WORK TO DO:
Update the part of the entries that opens with the line containing "Taking a look" and runs through the end of the entries by changing "marble backdrop" to "stone backdrop", with nothing else altered. Return only that part.

───── DATA FOR THE TASK ─────

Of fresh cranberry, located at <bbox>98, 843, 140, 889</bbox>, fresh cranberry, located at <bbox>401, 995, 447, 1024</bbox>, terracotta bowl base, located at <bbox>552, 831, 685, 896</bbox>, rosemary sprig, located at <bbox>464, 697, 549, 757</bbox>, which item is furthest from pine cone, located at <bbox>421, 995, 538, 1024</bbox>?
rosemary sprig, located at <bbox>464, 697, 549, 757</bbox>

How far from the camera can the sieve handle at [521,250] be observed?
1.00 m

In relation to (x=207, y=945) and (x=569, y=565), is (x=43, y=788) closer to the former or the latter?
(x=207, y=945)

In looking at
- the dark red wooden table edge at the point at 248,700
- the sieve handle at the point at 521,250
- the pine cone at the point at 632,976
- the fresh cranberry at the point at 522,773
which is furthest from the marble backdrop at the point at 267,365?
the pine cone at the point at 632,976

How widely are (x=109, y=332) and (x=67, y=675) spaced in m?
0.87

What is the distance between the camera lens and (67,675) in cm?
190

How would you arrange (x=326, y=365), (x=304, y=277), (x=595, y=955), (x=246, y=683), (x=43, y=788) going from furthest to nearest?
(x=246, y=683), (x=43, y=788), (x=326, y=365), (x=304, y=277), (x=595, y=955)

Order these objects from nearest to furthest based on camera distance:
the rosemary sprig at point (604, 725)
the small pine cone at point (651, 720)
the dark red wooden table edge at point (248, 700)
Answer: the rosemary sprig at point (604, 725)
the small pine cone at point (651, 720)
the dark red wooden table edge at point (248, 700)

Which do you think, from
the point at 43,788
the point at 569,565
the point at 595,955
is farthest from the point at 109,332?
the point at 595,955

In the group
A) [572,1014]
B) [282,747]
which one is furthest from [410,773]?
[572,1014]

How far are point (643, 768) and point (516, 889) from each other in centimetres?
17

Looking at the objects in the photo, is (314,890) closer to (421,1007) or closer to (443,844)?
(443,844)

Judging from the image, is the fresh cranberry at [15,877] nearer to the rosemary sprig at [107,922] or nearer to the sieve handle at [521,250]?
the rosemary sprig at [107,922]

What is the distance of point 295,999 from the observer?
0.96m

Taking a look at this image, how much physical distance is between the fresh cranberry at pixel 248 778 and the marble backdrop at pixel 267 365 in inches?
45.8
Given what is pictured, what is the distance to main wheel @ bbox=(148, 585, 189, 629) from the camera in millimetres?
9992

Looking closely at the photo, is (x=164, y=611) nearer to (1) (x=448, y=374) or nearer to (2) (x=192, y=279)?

─────

TASK RESULT:
Taking a look at this image, how much physical distance is between the fresh cranberry at pixel 248 778 and the stone backdrop at pixel 267 365 in inches?
45.8
Given what is pictured, what is the distance to main wheel @ bbox=(148, 585, 189, 629) from the camera in millimetres?
9992

Looking closely at the photo, is (x=164, y=611) nearer to (1) (x=448, y=374) or nearer to (2) (x=192, y=279)?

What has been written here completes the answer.